Production in the September 1998 quarter was adversely affected by a
succession of hurricanes and tropical storms during September which caused
evacuation of facilities and deferral of approximately 0.9 Bcfe (gross) of
production. Hurricane Georges caused physical damage to several platforms and
facilities and to the drilling rig and surface equipment on the Main Pass 91
East #1 well.

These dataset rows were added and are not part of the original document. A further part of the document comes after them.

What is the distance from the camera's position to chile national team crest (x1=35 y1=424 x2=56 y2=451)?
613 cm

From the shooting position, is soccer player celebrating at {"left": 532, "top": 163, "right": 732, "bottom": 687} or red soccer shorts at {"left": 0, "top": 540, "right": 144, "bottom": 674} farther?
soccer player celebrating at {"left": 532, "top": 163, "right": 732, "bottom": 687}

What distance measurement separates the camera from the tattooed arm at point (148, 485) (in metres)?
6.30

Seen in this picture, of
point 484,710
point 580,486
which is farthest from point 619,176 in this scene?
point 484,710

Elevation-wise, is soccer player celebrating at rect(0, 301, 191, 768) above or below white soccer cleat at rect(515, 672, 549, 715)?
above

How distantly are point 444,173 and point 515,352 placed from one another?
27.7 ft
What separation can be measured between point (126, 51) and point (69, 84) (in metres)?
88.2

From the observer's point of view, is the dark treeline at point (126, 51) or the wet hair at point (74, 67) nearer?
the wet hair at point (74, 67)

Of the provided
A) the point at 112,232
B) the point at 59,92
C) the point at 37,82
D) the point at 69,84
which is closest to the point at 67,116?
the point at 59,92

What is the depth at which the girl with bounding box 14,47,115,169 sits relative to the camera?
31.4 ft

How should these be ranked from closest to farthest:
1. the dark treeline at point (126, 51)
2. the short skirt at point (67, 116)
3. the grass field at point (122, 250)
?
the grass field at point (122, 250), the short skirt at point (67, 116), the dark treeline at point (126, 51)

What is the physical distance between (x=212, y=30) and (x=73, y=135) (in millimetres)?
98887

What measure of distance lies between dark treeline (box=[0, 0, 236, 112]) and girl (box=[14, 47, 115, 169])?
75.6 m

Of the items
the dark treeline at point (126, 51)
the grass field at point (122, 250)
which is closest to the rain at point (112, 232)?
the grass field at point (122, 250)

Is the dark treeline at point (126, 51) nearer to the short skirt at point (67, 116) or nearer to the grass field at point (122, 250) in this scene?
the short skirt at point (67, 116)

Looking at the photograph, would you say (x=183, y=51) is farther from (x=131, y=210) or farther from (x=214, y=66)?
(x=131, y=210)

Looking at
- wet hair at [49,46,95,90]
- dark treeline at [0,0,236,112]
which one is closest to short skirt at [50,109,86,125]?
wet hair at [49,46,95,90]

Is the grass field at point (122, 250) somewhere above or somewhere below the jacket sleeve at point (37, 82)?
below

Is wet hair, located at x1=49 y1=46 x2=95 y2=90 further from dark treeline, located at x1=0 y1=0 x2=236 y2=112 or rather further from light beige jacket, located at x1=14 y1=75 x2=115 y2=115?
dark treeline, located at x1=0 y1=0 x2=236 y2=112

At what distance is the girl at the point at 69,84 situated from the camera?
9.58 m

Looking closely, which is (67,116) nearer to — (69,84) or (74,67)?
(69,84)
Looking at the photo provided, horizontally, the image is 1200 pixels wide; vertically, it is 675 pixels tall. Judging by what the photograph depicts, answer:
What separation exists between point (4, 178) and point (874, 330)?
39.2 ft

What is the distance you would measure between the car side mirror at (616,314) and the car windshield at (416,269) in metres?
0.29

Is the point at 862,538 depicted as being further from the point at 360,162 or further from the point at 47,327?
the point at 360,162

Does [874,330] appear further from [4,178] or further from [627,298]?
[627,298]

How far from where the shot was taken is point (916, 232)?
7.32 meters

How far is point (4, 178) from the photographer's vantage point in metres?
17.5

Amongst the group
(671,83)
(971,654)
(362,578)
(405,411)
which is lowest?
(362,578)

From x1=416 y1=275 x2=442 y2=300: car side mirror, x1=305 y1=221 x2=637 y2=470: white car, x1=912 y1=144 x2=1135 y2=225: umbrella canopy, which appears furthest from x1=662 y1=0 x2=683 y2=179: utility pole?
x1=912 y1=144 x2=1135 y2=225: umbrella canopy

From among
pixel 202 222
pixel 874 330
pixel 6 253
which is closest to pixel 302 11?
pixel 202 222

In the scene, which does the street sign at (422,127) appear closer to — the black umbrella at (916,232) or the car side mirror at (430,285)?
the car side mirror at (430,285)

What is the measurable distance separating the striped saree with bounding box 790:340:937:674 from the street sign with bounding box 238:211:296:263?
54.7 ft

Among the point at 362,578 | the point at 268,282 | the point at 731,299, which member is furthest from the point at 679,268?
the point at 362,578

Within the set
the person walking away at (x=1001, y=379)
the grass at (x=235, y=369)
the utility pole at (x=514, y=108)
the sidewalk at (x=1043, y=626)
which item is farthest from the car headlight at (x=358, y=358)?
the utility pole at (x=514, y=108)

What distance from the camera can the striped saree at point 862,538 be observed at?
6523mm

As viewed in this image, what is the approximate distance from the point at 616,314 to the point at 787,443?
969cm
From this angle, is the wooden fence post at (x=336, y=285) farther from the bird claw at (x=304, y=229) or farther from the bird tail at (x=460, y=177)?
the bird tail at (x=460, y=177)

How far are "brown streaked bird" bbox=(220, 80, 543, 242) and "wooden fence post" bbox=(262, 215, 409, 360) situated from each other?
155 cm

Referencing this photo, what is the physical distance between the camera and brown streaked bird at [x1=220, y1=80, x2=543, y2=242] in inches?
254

The total estimated cost of repairs is $3.0 million, which is
expected to be covered by insurance policies subject to a $0.2 million
deductible.
During the nine months to September 30, 1998, the Company has drilled
and/or sidetracked eight wells, three of which were oil and gas discoveries, two
of which are suspended pending further work for future production and three of
which were plugged and abandoned.
OIL AND GAS REVENUES. Oil and gas revenues for the three months ended
September 30, 1998 were $20.6 million, a decrease of $12.1 million, or 37% below
$32.7 million for the comparable period in 1997. A 29% decrease in oil
production coupled with a 16% decrease in oil prices resulted in a $5.9 million
decrease in oil revenues. A 29% decrease in gas production coupled with an 8%
decrease in gas prices resulted in a $6.2 million decrease in gas revenues.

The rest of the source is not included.